Source document
********************

Let’s Go Back to ars PARADOXICA: “03: Trinity, Act I” & “03: Trinity, Act II”

Let’s Go Back to ars PARADOXICA is a relisten and recap series for season one of ars PARADOXICA released every Tuesday and Thursday. You can see the full series here.


“03: Trinity, Act I”

Transcript
Written by: Daniel Manning

“03: Trinity, Act II”

Transcript
Written by: Daniel Manning


So, what happens in these episodes?

“03: Trinity, Act I”

Dr. Grissom finds herself in a funding bind. She’s been trying to successfully build the Timepiece, but this wasn’t hat she was working on in 20XX; she was working on a device to make people levitate. As she, Esther Roberts, and Jack Wyatt try to explain how they’re going to present their device to a board of stakeholders–including soon-to-be-President General Eisenhower–to Director Donovan. None of them explain it successfully to someone who doesn’t have higher STEM education, though, which leaves all of them frustrated. Dr. Grissom briefly discusses The Grissom Mechanism, the phenomenon of events happening in a physical space backwards in time from the previous episode, which Donovan insists she not name after herself. (See Key Facts and Characters down below for what might possibly be an explanation for what this is, probably.)

In the conversation, Donovan brings up Manhattan–which Dr. Grissom realizes isn’t the place, but the code name. Roberts and Wyatt are left confused, but the two of them say the project is classified, Dr. Grissom knowing this is something she really can’t use her knowledge of the future to share. She does say that it’s the “worst thing we’ve ever done as a species,” prompting this exchange:

Donovan: “Just tell me: does it win the war?”

********************

Short problem A
From the rows, pull out every line that contains the string "wall", matching case exactly.

Material for this task
********************

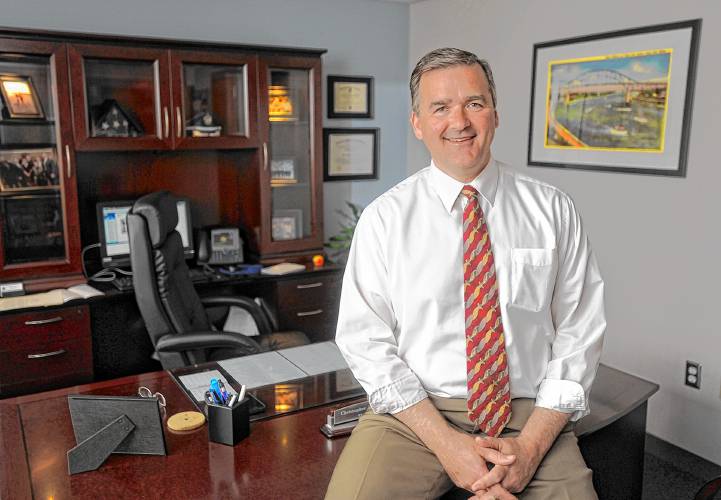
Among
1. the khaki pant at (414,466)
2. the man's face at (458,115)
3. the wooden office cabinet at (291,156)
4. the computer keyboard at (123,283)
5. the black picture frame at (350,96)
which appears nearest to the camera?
the khaki pant at (414,466)

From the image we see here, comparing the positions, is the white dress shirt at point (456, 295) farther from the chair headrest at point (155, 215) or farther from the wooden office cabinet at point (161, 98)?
the wooden office cabinet at point (161, 98)

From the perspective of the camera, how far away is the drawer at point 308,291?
148 inches

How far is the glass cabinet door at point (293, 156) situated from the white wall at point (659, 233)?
1.20m

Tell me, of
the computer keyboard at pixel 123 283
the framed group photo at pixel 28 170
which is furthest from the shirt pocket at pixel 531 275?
the framed group photo at pixel 28 170

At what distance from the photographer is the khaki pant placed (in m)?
1.36

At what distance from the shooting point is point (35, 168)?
10.6ft

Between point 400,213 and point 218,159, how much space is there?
2.67 m

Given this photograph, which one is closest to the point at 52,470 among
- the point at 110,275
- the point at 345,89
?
the point at 110,275

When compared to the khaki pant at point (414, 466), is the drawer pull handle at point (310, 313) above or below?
below

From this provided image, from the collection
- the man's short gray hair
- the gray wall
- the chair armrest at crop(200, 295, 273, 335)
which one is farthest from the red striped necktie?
the gray wall

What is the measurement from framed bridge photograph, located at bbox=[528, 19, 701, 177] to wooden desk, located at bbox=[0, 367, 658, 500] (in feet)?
5.39

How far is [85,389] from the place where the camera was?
1.97 m

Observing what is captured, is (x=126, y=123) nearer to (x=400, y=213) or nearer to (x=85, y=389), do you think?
(x=85, y=389)

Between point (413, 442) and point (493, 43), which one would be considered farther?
point (493, 43)
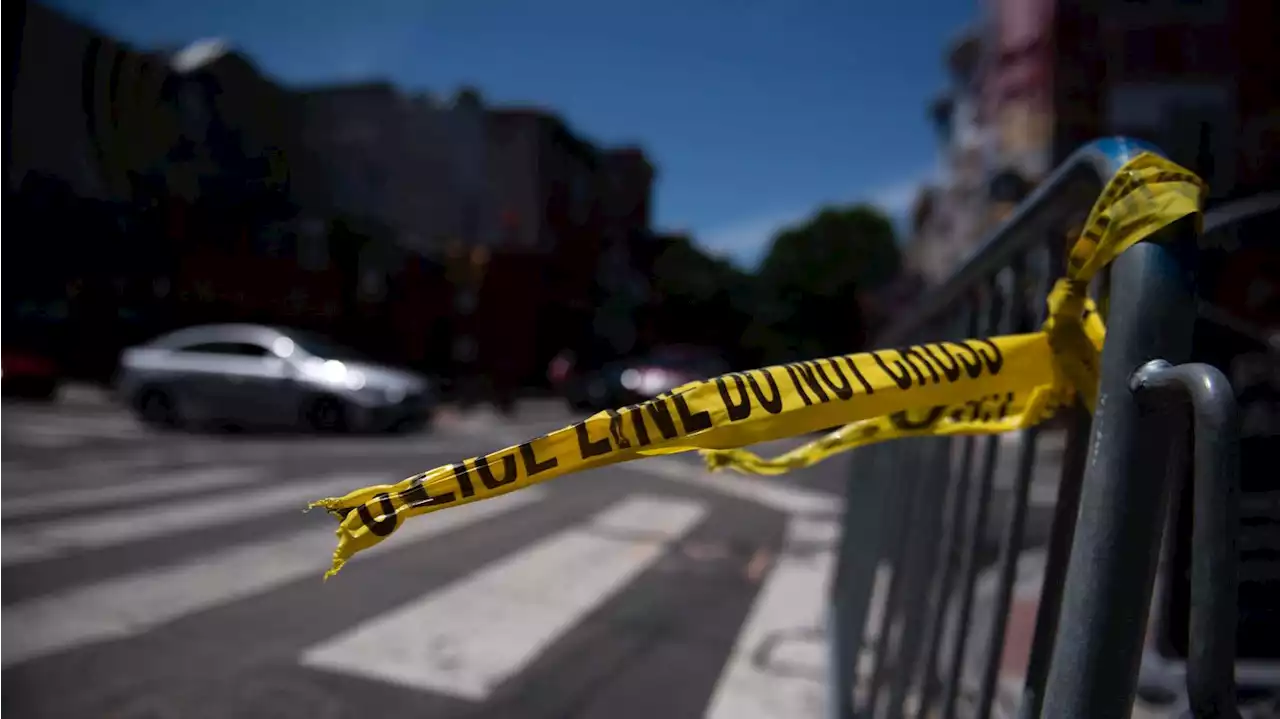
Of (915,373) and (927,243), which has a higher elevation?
(927,243)

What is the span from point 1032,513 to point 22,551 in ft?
22.5

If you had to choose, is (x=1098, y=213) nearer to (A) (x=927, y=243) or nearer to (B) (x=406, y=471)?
(B) (x=406, y=471)

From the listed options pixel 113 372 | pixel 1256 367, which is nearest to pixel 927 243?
pixel 113 372

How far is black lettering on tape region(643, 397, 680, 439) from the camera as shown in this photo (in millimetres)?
1325

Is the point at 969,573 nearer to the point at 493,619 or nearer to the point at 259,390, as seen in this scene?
the point at 493,619

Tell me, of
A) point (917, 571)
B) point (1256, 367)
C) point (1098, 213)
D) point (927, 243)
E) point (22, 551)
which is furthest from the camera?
point (927, 243)

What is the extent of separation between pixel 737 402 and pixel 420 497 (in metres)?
0.50

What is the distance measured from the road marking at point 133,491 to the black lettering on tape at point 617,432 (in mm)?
6342

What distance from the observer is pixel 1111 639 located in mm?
1145

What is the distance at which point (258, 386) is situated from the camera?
13.0 meters

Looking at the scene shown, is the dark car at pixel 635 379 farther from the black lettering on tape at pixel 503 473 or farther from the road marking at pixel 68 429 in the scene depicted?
the black lettering on tape at pixel 503 473

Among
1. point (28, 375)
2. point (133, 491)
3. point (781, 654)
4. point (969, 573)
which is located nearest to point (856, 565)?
point (781, 654)

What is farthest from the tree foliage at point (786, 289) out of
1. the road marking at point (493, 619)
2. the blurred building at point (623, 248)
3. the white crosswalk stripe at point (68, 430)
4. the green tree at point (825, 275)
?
the road marking at point (493, 619)

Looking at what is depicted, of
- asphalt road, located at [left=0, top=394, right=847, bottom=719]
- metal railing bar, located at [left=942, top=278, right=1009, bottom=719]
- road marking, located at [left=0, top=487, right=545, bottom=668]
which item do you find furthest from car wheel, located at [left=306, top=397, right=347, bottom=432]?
metal railing bar, located at [left=942, top=278, right=1009, bottom=719]
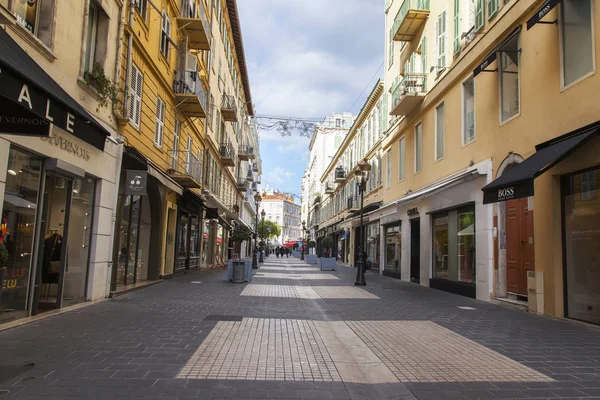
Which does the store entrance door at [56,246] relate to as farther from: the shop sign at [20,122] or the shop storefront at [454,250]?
the shop storefront at [454,250]

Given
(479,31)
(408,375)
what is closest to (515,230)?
(479,31)

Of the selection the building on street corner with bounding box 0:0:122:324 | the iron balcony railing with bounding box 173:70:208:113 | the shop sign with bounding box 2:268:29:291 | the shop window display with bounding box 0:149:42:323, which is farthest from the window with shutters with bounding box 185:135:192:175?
the shop sign with bounding box 2:268:29:291

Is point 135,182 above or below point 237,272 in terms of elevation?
above

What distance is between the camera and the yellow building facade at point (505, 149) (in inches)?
334

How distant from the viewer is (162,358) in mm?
5172

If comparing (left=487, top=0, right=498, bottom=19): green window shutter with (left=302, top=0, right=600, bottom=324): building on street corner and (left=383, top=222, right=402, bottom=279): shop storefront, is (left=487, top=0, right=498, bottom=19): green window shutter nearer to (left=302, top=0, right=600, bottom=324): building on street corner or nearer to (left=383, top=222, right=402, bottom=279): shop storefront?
(left=302, top=0, right=600, bottom=324): building on street corner

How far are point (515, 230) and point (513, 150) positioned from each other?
6.77ft

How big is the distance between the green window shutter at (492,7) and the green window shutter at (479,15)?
1.04 feet

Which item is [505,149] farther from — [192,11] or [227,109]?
[227,109]

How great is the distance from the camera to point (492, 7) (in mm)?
12109

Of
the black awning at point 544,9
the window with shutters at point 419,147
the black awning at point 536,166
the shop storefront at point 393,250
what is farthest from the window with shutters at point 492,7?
the shop storefront at point 393,250

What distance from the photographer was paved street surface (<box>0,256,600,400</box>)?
4238 millimetres

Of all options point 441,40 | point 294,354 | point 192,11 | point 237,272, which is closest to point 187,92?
point 192,11

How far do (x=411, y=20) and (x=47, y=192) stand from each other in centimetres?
1549
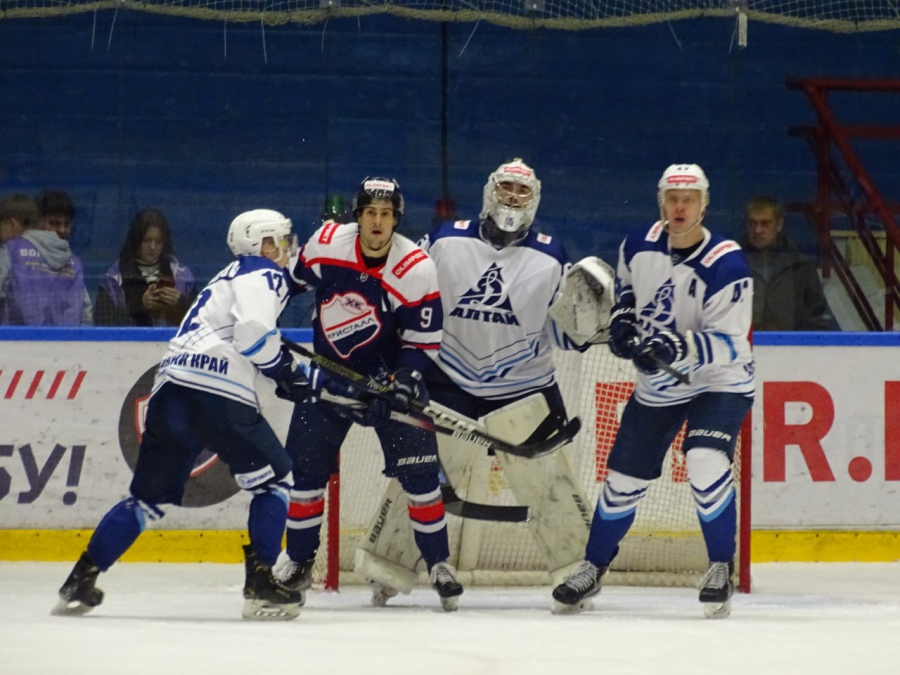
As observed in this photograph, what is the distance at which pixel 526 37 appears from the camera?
6.95 meters

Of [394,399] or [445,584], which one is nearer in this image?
[394,399]

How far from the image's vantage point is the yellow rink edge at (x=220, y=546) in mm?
5180

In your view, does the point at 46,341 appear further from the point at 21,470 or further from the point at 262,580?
the point at 262,580

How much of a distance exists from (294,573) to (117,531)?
1.60ft

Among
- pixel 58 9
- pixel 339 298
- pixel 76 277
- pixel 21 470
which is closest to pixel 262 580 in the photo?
pixel 339 298

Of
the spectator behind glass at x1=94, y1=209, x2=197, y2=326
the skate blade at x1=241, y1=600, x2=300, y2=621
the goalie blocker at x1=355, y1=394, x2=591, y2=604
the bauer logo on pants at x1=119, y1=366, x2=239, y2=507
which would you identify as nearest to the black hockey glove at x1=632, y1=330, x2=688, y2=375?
Answer: the goalie blocker at x1=355, y1=394, x2=591, y2=604

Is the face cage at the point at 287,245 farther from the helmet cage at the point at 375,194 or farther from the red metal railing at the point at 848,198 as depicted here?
the red metal railing at the point at 848,198

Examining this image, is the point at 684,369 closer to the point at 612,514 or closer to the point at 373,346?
the point at 612,514

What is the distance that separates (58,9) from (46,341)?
5.68 feet

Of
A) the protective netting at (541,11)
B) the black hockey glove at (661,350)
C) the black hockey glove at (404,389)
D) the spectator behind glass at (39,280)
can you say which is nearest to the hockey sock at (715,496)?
the black hockey glove at (661,350)

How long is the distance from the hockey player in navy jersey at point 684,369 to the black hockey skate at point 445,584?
267mm

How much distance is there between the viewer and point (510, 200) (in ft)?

********************

Short problem B
In the ars PARADOXICA recap, what kind of device was Dr. Grissom working on in 20XX?

Solution A
How far is the glass cabinet door at point (293, 156) situated from the white wall at point (659, 233)?
- the gray wall
the gray wall

Solution B
A device to make people levitate.